TASK DESCRIPTION:
When you transcribe the data below, reproduce every line exactly and leave each picture out.

GIVEN MATERIAL:
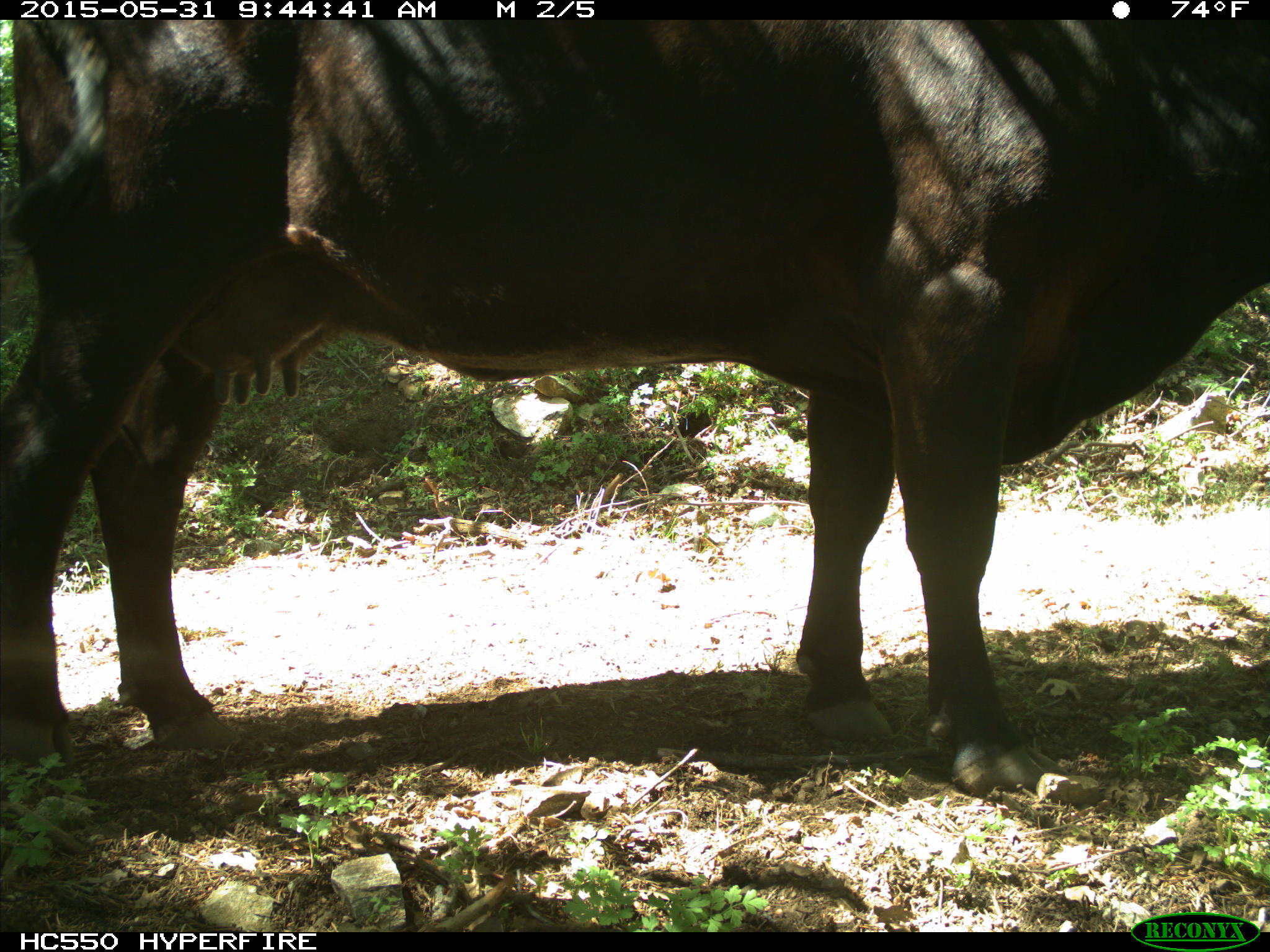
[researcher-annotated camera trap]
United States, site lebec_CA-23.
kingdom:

RESPONSE AREA:
[researcher-annotated camera trap]
United States, site lebec_CA-23.
kingdom:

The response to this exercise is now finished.